Reproduce the following abstract on NMR metabolomics of activated human macrophages in full, word for word, starting with its title.

==== Quoted passage

Quantitative 1 H NMR Metabolomics Reveal Distinct Metabolic Adaptations in Human Macrophages Following Differential Activation.

Macrophages (M phi s) are phagocytic immune cells that are found in nearly all human tissues, where they modulate innate and adaptive immune responses, thereby maintaining cellular homeostasis. M phi s display a spectrum of functional phenotypes as a result of microenvironmental and stress-induced stimuli. Evidence has emerged demonstrating that metabolism is not only crucial for the generation of energy and biomolecular precursors, but also contributes to the function and plasticity of M phi s. Here, 1D H-1 NMR-based metabolomics was employed to identify metabolic pathways that are differentially modulated following primary human monocyte-derived M phi activation with pro-inflammatory (M1) or anti-inflammatory (M2a) stimuli relative to resting (M0) M phi s. The metabolic profiling of M1 M phi s indicated a substantial increase in oxidative stress as well as a decrease in mitochondrial respiration. These metabolic profiles also provide compelling evidence that M1 M phi s divert metabolites from de novo glycerophospholipid synthesis to inhibit oxidative phosphorylation. Furthermore, glycolysis and lactic acid fermentation were significantly increased in both M1 and M2a M phi s. These metabolic patterns highlight robust metabolic activation markers of M phi phenotypes. Overall, our study generates additional support to previous observations, presents novel findings regarding the metabolic modulation of human M phi s following activation, and contributes new knowledge to the rapidly evolving field of immunometabolism.

========
==== Provided records

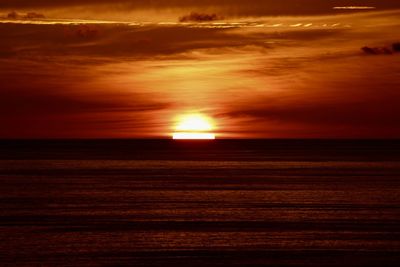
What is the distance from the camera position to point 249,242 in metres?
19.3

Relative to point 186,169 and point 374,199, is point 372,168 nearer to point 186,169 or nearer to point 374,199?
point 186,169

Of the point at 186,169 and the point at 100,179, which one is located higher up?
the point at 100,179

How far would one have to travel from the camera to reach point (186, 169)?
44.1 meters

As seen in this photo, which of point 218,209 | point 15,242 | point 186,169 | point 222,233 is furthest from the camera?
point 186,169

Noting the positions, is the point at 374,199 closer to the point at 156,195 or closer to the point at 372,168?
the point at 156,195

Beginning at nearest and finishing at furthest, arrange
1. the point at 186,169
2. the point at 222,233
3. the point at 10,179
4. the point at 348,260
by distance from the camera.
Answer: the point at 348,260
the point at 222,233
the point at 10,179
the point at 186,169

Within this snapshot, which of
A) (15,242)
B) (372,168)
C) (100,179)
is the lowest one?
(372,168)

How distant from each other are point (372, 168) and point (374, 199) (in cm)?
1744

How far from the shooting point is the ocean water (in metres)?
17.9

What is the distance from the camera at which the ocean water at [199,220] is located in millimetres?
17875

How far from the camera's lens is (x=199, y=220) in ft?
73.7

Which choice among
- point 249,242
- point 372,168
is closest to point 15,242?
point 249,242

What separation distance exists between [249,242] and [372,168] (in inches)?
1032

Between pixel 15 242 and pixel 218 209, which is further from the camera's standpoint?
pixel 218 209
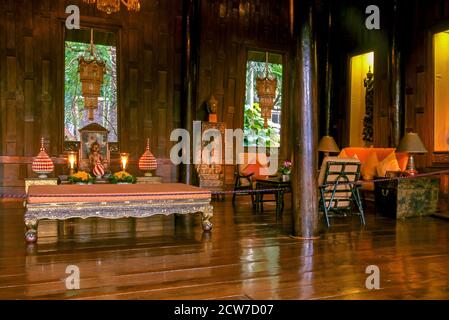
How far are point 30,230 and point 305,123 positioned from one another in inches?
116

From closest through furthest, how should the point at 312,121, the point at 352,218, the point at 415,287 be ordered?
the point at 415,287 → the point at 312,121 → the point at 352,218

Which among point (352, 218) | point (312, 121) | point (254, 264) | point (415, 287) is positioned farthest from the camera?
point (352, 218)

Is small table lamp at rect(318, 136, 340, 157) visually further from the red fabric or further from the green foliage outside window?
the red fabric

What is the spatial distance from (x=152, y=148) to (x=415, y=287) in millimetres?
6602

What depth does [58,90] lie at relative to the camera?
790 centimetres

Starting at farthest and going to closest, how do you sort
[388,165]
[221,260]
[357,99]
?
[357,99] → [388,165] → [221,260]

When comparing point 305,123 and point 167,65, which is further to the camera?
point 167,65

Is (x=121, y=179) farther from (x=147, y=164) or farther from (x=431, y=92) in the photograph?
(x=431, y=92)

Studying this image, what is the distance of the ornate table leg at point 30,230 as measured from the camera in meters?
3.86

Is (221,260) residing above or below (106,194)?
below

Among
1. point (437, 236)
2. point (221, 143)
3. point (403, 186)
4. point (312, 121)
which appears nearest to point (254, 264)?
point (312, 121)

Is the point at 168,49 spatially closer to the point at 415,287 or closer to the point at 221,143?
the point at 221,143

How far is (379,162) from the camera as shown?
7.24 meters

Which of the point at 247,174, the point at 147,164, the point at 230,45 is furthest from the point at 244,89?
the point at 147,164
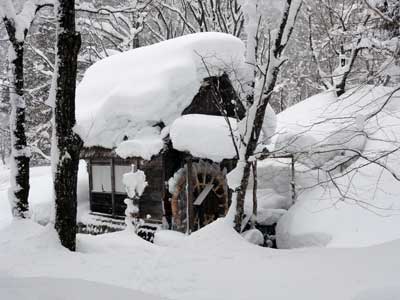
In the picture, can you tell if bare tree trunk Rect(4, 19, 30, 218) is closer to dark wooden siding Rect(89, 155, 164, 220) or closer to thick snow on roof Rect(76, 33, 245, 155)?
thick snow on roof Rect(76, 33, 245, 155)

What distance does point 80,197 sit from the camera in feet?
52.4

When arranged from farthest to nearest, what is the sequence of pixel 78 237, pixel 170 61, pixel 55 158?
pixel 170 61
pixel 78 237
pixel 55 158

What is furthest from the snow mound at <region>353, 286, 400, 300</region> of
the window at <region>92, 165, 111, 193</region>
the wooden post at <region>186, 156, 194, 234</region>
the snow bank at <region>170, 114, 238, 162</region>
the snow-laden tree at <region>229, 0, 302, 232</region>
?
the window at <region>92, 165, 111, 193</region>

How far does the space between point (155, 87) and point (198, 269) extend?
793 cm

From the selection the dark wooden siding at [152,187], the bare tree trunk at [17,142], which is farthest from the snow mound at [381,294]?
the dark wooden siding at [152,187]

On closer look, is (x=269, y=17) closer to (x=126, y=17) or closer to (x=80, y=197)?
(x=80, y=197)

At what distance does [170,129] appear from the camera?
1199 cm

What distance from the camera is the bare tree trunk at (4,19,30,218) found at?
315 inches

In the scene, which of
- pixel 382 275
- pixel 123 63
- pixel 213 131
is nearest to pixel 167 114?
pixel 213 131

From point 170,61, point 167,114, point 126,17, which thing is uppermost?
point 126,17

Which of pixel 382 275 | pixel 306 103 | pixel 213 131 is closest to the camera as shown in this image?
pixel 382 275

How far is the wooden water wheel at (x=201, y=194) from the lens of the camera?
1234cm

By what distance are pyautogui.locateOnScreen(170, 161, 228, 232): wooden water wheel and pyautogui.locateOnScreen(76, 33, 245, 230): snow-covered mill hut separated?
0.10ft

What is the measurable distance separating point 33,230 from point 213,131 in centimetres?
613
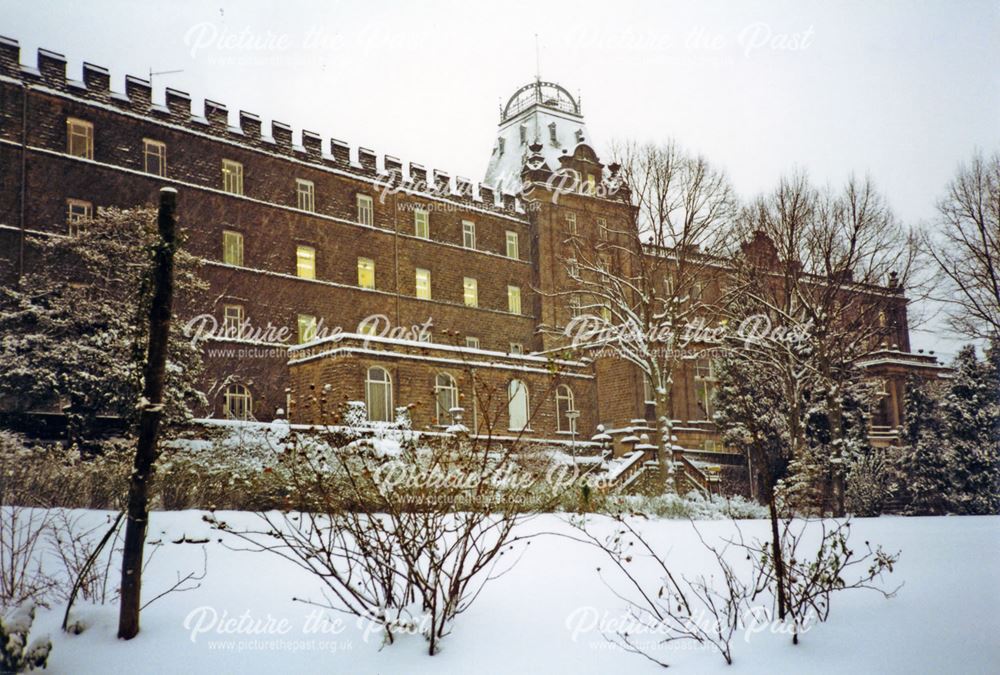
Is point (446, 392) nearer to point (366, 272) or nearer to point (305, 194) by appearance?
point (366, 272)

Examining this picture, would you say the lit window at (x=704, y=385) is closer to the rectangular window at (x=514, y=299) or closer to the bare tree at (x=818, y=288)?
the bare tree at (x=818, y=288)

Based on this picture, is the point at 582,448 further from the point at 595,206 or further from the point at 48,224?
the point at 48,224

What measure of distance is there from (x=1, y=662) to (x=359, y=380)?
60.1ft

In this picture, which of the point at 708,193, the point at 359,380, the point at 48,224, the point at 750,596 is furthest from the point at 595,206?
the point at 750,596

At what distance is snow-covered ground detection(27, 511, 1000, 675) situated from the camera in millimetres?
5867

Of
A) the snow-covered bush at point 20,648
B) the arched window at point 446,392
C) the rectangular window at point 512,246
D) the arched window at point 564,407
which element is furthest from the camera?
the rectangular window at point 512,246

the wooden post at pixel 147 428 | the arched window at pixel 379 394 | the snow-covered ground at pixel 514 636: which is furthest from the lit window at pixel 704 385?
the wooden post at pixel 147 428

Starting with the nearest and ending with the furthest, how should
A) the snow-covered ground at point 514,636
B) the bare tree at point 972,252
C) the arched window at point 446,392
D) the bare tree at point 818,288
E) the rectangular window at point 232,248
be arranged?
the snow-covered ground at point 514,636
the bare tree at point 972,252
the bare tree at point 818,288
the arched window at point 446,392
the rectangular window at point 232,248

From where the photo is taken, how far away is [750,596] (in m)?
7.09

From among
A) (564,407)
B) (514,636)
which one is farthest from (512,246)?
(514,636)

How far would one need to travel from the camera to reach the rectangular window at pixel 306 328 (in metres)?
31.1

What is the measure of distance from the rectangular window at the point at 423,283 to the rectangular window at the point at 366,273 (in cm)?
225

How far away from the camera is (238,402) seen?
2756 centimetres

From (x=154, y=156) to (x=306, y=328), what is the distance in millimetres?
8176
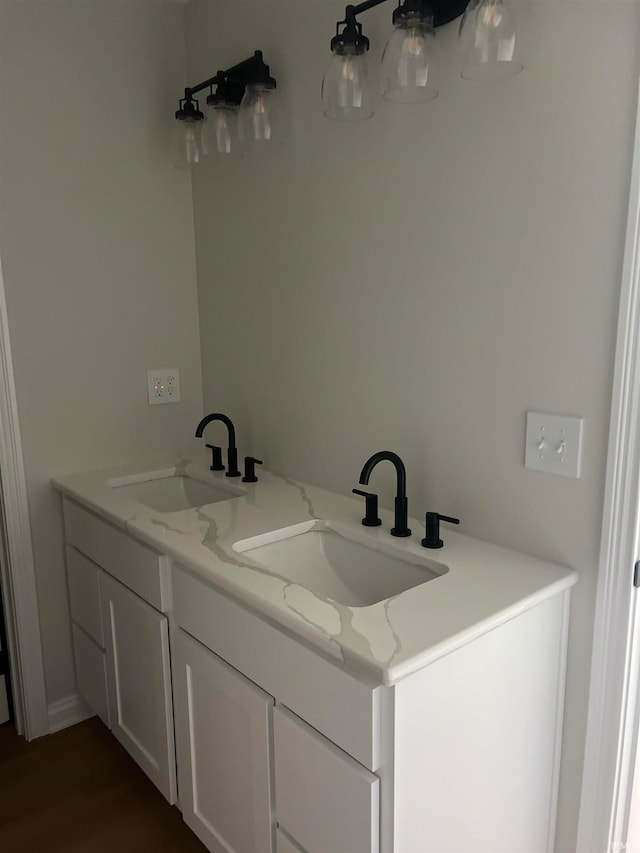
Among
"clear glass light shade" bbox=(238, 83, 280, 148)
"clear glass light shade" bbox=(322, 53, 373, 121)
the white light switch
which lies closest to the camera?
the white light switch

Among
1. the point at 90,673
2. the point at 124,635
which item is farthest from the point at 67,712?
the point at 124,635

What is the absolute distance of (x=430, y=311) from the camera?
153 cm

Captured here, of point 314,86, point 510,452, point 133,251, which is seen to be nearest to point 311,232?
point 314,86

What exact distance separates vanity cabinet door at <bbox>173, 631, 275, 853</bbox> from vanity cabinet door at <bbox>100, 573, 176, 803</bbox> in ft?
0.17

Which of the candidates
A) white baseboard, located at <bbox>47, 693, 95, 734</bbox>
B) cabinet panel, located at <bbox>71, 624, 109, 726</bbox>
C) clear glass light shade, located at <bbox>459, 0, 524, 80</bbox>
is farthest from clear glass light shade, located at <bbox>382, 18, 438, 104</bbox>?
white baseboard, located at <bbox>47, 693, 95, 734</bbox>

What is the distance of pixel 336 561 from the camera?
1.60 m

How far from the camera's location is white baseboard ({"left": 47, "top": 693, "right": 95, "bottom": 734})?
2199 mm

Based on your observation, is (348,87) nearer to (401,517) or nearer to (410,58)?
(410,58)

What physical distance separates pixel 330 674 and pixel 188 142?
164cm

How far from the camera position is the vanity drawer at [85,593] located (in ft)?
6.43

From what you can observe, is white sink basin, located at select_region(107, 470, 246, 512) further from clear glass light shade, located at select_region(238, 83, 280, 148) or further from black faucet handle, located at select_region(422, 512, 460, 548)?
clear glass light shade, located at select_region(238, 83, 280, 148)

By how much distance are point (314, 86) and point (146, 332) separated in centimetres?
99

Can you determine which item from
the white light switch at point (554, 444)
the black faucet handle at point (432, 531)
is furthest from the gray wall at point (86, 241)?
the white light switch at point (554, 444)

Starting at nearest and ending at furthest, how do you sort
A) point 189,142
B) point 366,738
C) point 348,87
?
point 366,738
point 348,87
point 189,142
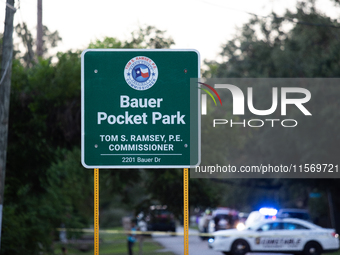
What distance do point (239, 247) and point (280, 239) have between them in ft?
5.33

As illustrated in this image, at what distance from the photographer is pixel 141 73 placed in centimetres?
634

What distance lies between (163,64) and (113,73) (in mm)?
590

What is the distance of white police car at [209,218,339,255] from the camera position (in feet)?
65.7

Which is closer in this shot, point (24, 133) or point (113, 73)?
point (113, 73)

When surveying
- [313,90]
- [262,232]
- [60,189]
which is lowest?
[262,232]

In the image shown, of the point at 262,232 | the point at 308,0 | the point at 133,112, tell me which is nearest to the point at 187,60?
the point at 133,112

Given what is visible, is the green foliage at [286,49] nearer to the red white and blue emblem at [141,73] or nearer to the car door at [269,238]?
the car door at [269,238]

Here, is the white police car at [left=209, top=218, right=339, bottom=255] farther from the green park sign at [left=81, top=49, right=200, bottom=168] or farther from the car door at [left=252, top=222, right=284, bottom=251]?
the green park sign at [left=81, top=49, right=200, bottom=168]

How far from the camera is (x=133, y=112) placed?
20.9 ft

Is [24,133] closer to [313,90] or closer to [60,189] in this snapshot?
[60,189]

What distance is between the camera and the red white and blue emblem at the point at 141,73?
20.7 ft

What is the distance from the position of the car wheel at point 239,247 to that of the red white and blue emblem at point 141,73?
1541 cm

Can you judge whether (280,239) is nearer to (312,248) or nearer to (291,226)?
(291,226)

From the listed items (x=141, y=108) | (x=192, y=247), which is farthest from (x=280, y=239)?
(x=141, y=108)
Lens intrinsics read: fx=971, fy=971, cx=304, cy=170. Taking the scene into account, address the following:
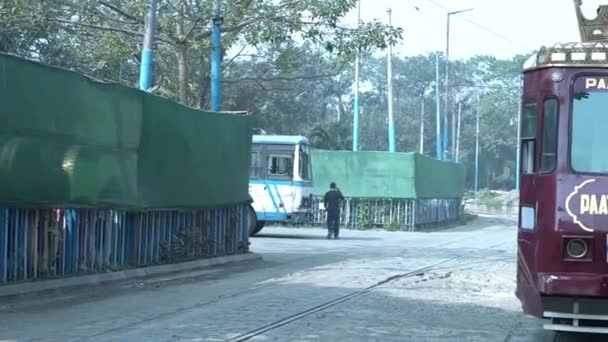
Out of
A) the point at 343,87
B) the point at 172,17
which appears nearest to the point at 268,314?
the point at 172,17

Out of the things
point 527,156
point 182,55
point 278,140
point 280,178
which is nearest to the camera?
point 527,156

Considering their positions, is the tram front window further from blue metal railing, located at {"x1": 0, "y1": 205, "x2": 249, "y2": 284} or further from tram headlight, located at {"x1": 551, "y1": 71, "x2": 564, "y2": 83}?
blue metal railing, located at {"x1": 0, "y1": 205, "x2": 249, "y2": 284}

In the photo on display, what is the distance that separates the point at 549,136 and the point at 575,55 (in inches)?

========

Exercise solution:
Quantitative 1 H NMR Metabolomics Reveal Distinct Metabolic Adaptations in Human Macrophages Following Differential Activation.

Macrophages (M phi s) are phagocytic immune cells that are found in nearly all human tissues, where they modulate innate and adaptive immune responses, thereby maintaining cellular homeostasis. M phi s display a spectrum of functional phenotypes as a result of microenvironmental and stress-induced stimuli. Evidence has emerged demonstrating that metabolism is not only crucial for the generation of energy and biomolecular precursors, but also contributes to the function and plasticity of M phi s. Here, 1D H-1 NMR-based metabolomics was employed to identify metabolic pathways that are differentially modulated following primary human monocyte-derived M phi activation with pro-inflammatory (M1) or anti-inflammatory (M2a) stimuli relative to resting (M0) M phi s. The metabolic profiling of M1 M phi s indicated a substantial increase in oxidative stress as well as a decrease in mitochondrial respiration. These metabolic profiles also provide compelling evidence that M1 M phi s divert metabolites from de novo glycerophospholipid synthesis to inhibit oxidative phosphorylation. Furthermore, glycolysis and lactic acid fermentation were significantly increased in both M1 and M2a M phi s. These metabolic patterns highlight robust metabolic activation markers of M phi phenotypes. Overall, our study generates additional support to previous observations, presents novel findings regarding the metabolic modulation of human M phi s following activation, and contributes new knowledge to the rapidly evolving field of immunometabolism.